_Problems and tasks_
• A. Copy the forum thread word for word, starting at "The Dearing is" and ending at "new to report.".
• B. In the forum thread, what are the departure dates for the Dearing's trips from Savannah, GA to Washington, DC?

_Excerpt provided_
§ §

This is the car we're talking about, right?


----------



## Seaboard92 (Sep 26, 2018)

Yes


----------



## railiner (Sep 26, 2018)

I used to drool over that car, whenever my family sent Grandpa off to Florida for the winter, in the mid-fifties, from Pennsylvania Station, New York. I can still 'sense it', in my mind's eye, gleaming on the platform, with steam wafting up around it....


----------



## Agent (Sep 30, 2018)

_Hollywood Beach_ is continuing its journey now heading east on Amtrak #6(28).


----------



## Seaboard92 (Oct 3, 2018)

railiner said:


> I used to drool over that car, whenever my family sent Grandpa off to Florida for the winter, in the mid-fifties, from Pennsylvania Station, New York. I can still 'sense it', in my mind's eye, gleaming on the platform, with steam wafting up around it....


If you want to ride it I can keep my eyes pealed for it. Opportunities arise on a regular basis.


----------



## Seaboard92 (Dec 19, 2018)

Two different trips from Charlotte, NC to Washington, DC for the cherry blossoms. See the link for details. I'm on crew for this one which is my bias.


----------



## Seaboard92 (Dec 19, 2018)

The Dearing is making several trips this year from Savannah, GA to Washington, DC. Trips depart on 3/31, 4/12, and 7/2. 

The cheapest rooms available are $800 per person for staying on board. For staying in a hotel makes it $1,300 double occupancy. 

Other that the Dearing and the CP RHS nothing new to report.

§ §

_Data shown_

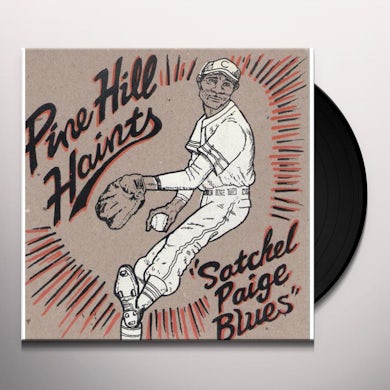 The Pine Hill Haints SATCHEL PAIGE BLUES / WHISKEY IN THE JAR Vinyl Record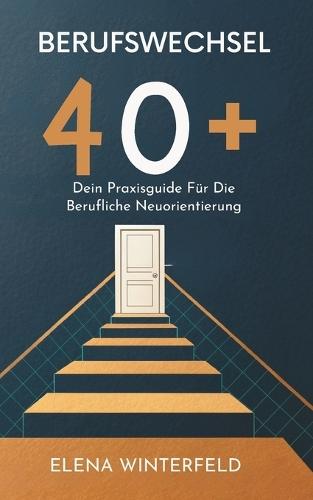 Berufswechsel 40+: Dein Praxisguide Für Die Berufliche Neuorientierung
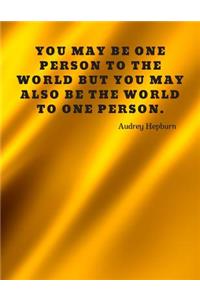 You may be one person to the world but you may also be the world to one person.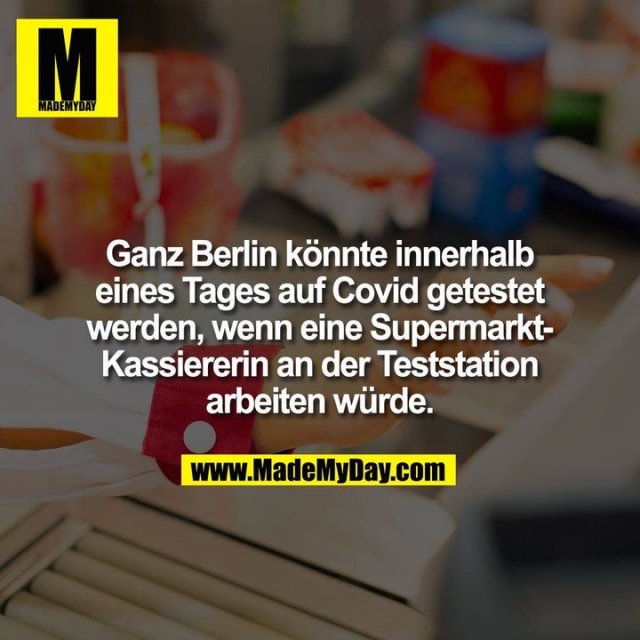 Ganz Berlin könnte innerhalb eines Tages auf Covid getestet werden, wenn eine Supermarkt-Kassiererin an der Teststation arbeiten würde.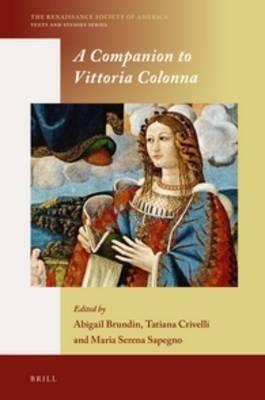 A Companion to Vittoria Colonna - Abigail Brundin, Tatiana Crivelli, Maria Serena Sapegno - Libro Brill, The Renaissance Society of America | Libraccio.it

§ §

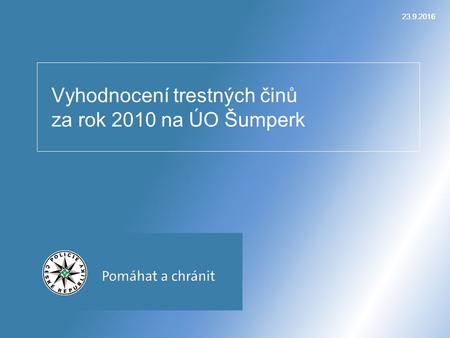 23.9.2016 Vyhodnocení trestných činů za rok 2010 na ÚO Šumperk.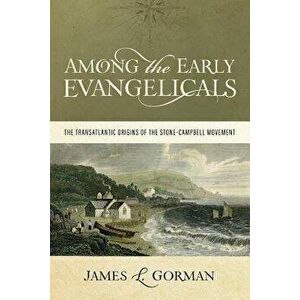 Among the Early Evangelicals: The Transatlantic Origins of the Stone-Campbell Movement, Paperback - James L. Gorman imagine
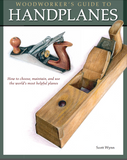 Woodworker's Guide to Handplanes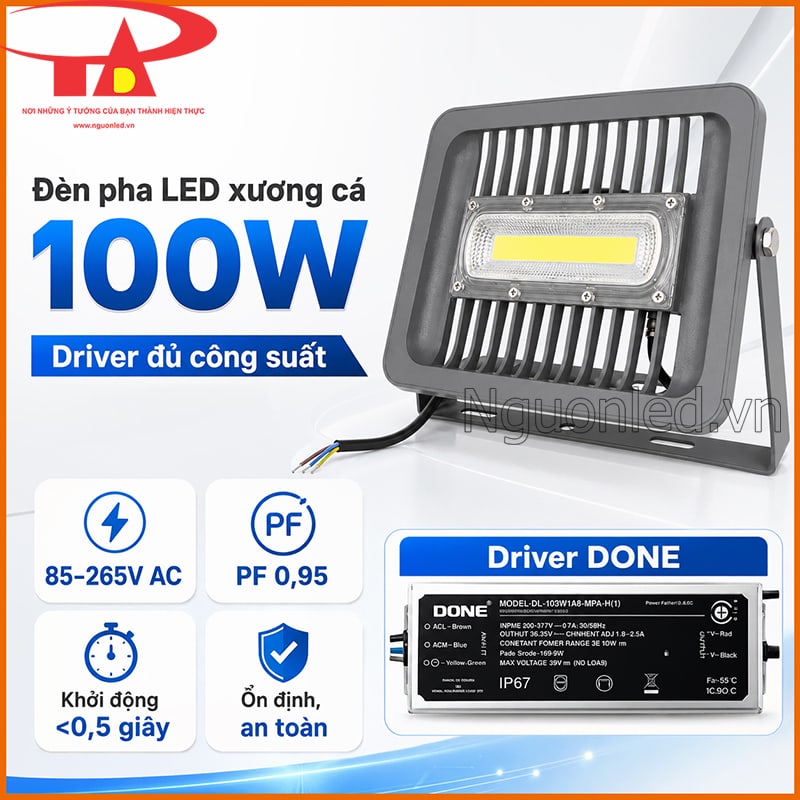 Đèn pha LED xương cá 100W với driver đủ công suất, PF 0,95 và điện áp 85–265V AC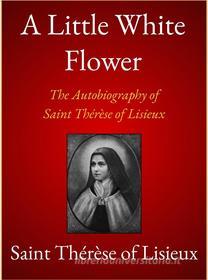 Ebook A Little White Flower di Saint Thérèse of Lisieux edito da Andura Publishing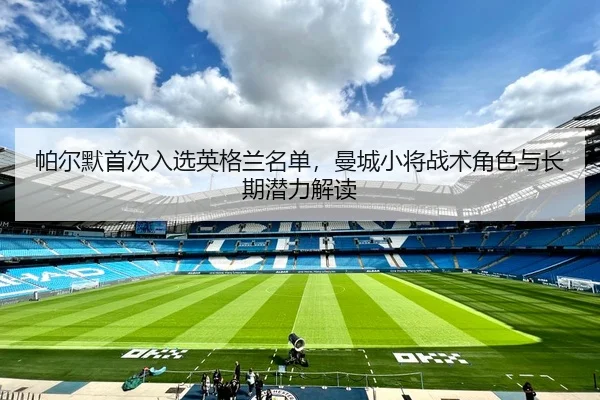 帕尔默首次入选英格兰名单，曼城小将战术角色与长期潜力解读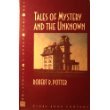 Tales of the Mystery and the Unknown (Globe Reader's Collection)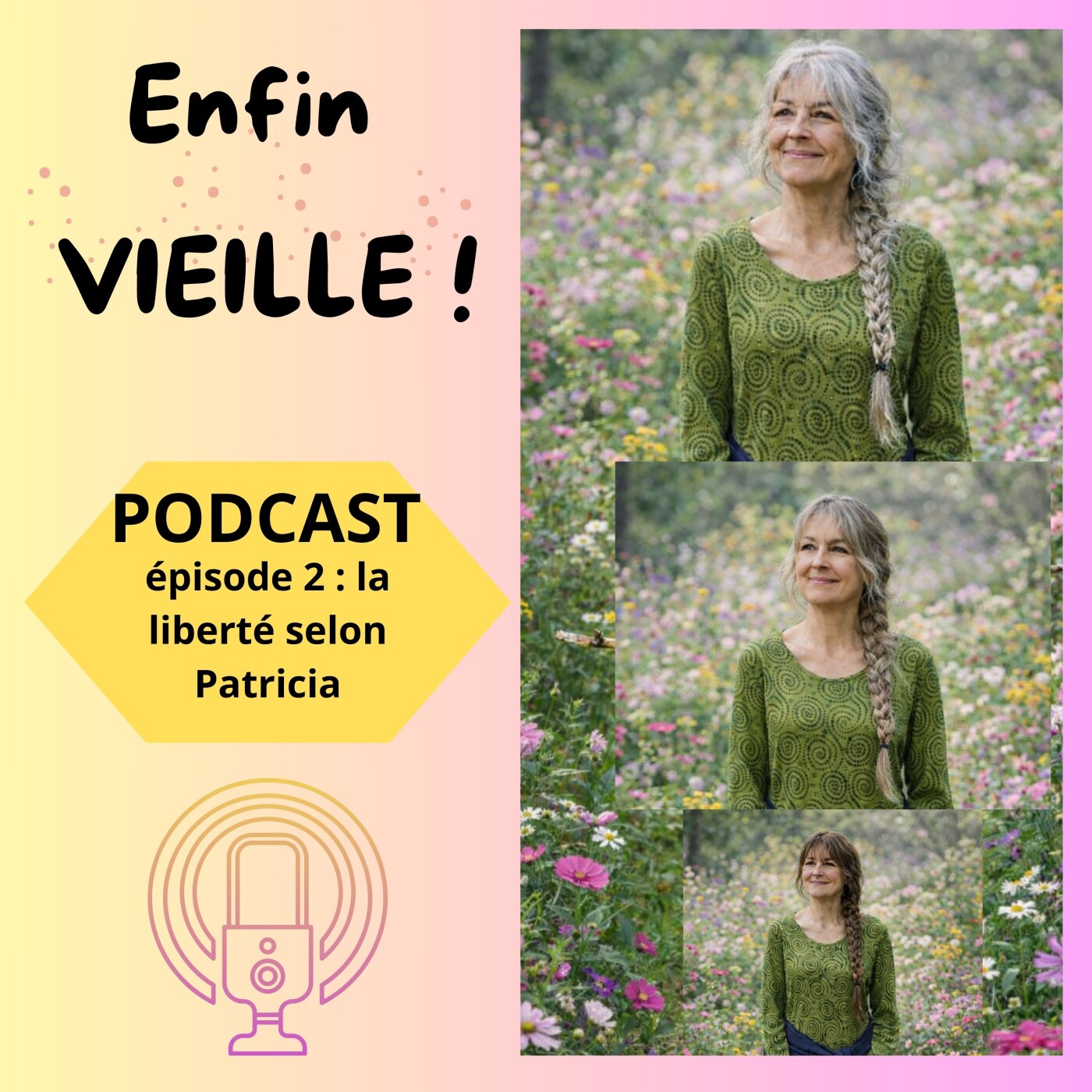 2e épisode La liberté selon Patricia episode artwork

§ §

_Results of the exercise_
• A.
The Dearing is making several trips this year from Savannah, GA to Washington, DC. Trips depart on 3/31, 4/12, and 7/2. 

The cheapest rooms available are $800 per person for staying on board. For staying in a hotel makes it $1,300 double occupancy. 

Other that the Dearing and the CP RHS nothing new to report.

• B. 3/31, 4/12, and 7/2